Following are some of the notable similarities between managed and unmanaged switches −

  • Multiple devices that are linked to the network are able to communicate with one another using either the Managed Switch or the Unmanaged Switch.

  • Ethernet can be used to link unmanaged switches to one another as well as to other types of switches, including managed switches. Managed switches can connect to other types of switches, including unmanaged switches.

  • Both types of switches are produced by manufacturers, including CISCO, Dell, D-Link, and Netgear, among others.

Difference between Managed and Unmanaged Switch

The following table highlights the major differences between a managed and an unmanaged switch −

Basis of ComparisonManaged SwitchUnmanaged Switch
PerformanceWhen using a controlled switch, the user is able to prioritise the channels, which ultimately results in better performance.An unmanaged switch has all of its choices preprogrammed and does not require any configuration on your part because it does not have a management system. It comes preinstalle with a QoS service that boosts its overall performance.
SecurityManaged switches provide a number of benefits to network security. It is able to keep an eye on and control the process of putting threats in place,guard the data, and look after the management strategy.Unmanaged switches do not have their own dedicated security mechanism to provide protection. They have a very low feeling of security and relatively few possessions. However, it is not possible to meddle with the network because it also functions as a port that can be locked.
UsageManaged switches are typically deployed in computer networks that support a significant number of users.In networks with a limited number of users, unmanaged switches are typically deployed.
FunctionA managed switch is a type of network switch that can be controlled, configured, and monitored. This type of switch also gives you the ability to regulate the traffic on a local area network (LAN).When establishing connections with Ethernet devices that have a specific configuration, an unmanaged switch is the device that is used. It does not let any tweaks or alterations of any kind to be made on your end.
UsageManaged switches are typically deployed in computer networks that support a significant number of users.In networks with a limited number of users, unmanaged switches are typically deployed.
CostManaged switches are costly.In comparison, unmanaged switches are less expensive.

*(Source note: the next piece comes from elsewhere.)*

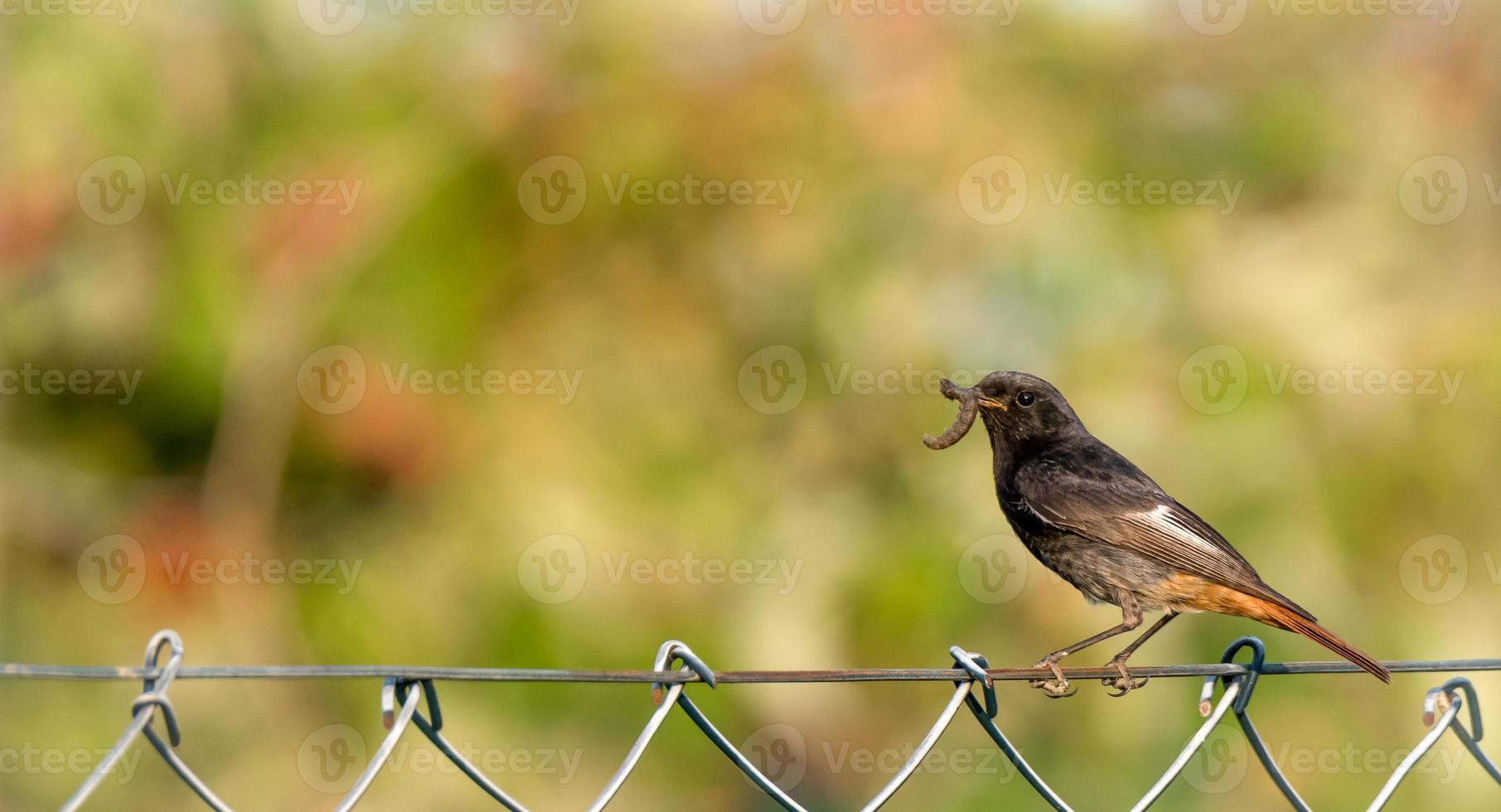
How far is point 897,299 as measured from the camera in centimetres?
614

It is critical that you select the right kind of switch for your network. Your best bet is to seek the assistance of a network manager or a technician who can provide you with the most reliable guidance in this matter.

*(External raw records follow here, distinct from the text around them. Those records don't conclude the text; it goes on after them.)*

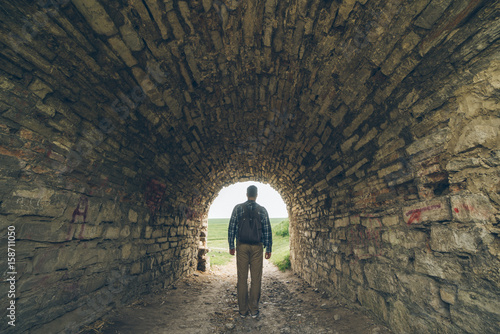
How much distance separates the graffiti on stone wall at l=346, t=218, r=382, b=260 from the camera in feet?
9.75

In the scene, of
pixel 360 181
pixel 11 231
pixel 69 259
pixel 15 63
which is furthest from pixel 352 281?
pixel 15 63

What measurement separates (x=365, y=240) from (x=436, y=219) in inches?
54.6

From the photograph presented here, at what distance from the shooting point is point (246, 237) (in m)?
3.60

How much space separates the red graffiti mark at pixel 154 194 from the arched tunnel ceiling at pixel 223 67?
0.34 meters

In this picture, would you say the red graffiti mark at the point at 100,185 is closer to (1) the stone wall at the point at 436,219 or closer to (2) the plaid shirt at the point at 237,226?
(2) the plaid shirt at the point at 237,226

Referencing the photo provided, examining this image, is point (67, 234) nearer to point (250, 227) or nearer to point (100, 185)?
point (100, 185)

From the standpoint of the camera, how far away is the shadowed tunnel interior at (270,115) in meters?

An unmanaged switch would be able to complete the task at hand and would be enough for use by sole proprietors, employees of startups, and independent contractors.

If there are so many people using the network that it is impossible to keep track of them all, then the best option would be to go with a switch that is easy to administer.

Before deciding on a switch, one must take into consideration not just its size and number of users, which are often thought to be the most important factors, but also its characteristics.